Palmer was signed last month from West Bromwich Albion for a reported $2.6 million after Ipswich Town’s first-choice goalkeeper Christian Walton suffered a groin injury in January. Walton himself had replaced summer signing Aro Muric, who had played 17 Premier League games in a row between the sticks.
With Walton now fit and young Ceiran Slicker called up to the senior Scotland side for the first time in November, Palmer is facing competition from three other goalkeepers at the club. “It’s absolutely a really strong department obviously with Christian, with Aro in there, and even Slicks as well. We’ve got a good relationship. The goalie coach is pushing us. It’s very challenging and that’s how you want it to be.”
“I’m a goalkeeper that studies the game, studies the position as it’s constantly evolving so I think there’s room for improvement in every aspect of my game. I like to be that commanding figure at the back, people know I’m there.”
Manager Kieran McKenna said one of the main reasons he brought Palmer into the club was because of his good communication skills which has been reiterated by defenders Dara O’Shea and Jacob Greaves, who joked that he, in fact, talked too much.
“That’s the thing,” he said, “ you can’t really win either way. You come in here and you try to get to know people. . . whether he’s going on about on the pitch or off the pitch – he’s probably on about both.”
“I think that’s my job. That’s my personality, I like to get to know people, I like to have conversations and even more so on the pitch. I probably talked his ear off which is what they all want, and need, a goalkeeper like that. I think that one of my strengths to do that. It keeps me in the game, and keeps me concentrated.”

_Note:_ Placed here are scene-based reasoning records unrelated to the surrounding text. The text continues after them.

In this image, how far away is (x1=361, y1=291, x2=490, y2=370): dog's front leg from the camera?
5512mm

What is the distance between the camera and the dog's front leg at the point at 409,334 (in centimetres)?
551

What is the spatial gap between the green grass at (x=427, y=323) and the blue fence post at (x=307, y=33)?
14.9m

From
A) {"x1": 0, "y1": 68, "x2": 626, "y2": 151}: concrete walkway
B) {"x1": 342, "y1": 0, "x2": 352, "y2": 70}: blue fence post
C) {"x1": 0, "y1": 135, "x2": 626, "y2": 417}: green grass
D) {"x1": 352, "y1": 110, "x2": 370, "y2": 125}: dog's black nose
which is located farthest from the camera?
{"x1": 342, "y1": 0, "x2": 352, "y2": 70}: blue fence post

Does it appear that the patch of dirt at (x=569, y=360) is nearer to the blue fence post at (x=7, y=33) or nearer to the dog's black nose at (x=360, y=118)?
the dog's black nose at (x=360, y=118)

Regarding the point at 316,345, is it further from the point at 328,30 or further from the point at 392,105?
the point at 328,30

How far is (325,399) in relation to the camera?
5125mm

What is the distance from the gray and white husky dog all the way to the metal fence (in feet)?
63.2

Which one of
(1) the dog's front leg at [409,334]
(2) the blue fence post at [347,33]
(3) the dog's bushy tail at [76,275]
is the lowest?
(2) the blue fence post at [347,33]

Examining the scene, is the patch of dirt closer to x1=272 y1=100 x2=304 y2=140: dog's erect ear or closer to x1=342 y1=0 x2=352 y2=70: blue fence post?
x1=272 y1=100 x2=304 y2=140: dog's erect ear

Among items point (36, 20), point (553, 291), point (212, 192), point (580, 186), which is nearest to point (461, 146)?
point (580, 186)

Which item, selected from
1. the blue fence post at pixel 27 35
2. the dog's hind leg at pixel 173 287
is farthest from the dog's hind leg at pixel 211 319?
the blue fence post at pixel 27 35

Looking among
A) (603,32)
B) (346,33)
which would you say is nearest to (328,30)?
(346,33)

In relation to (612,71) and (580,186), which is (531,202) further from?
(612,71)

Palmer’s younger brother Tom is also a goalkeeper, playing for their home-town team Kidderminster Harriers. Palmer revealed “I think we’ve had a very similar pathway into goalkeeping. We both started off as outfielders, wanted to play in goal but never got the opportunity then all of a sudden you’re playing in these massive eleven-a-side goals and everything is going in.”
Kidderminster Harriers keeper Tom Palmer during the Vanarama National League match at Aggborough … [+]

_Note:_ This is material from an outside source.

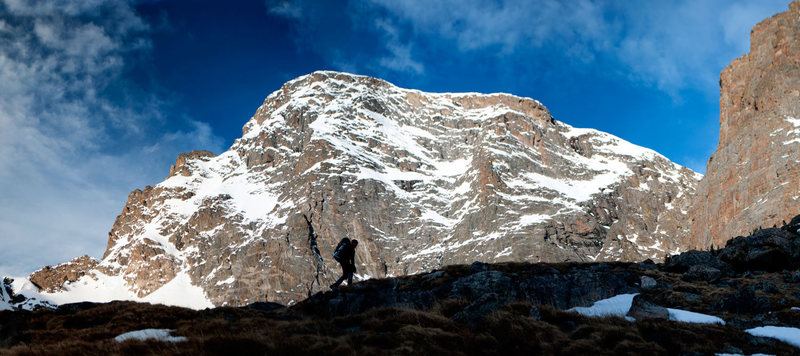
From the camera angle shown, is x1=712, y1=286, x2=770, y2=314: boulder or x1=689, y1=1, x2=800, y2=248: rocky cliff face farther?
x1=689, y1=1, x2=800, y2=248: rocky cliff face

He told me he remains close to his local team, where he himself made his club debut, even though he never supported them growing up. “I wouldn’t have said I was a fan. I went to games occasionally and I remember turning up to the stadium and going ‘oh my God, this is incredible!’”
“That’s how it is when you’re a small kid going to these stadiums, you think that’s the pinnacle. It was nice to have a local team. I think they were in League Two at the time but I was a fan of Liverpool when I was a bit younger.”

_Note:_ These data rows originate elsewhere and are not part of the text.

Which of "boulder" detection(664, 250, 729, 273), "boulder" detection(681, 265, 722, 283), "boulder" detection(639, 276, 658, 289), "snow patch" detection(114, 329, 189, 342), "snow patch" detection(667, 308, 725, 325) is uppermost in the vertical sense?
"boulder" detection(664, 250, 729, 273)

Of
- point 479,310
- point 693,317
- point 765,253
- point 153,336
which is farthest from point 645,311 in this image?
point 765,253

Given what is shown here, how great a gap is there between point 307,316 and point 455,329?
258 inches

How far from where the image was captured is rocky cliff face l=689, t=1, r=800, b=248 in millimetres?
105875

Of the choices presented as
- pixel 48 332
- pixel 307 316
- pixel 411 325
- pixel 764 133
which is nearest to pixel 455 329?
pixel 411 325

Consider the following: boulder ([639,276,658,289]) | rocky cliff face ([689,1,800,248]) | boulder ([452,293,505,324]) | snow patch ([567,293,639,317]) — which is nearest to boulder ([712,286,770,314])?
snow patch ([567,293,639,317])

In his six games for Ipswich Town, Palmer has won a match at Coventry City, played at Old Trafford but not yet recorded a shut-out. In fact for a keeper who kept eleven clean sheets in goal for West Bromwich Albion before the turn of the year, he has yet to record one in any of his games in 2025.
LONDON, ENGLAND – MARCH 08: Alex Palmer of Ipswich Town fails to make a save as Ismaila Sarr of … [+]
He told me “I think we’re getting closer to it. I think you look at the Palace game (last week), we were ten minutes out and I think it would probably have been a deserved clean sheet and a fair result if I’m honest.”
“It’s the Premier League, it’s ruthless. We’ve got to earn it, be deserving of it. Hopefully we can improve on that and get a clean sheet and then have something to build on.”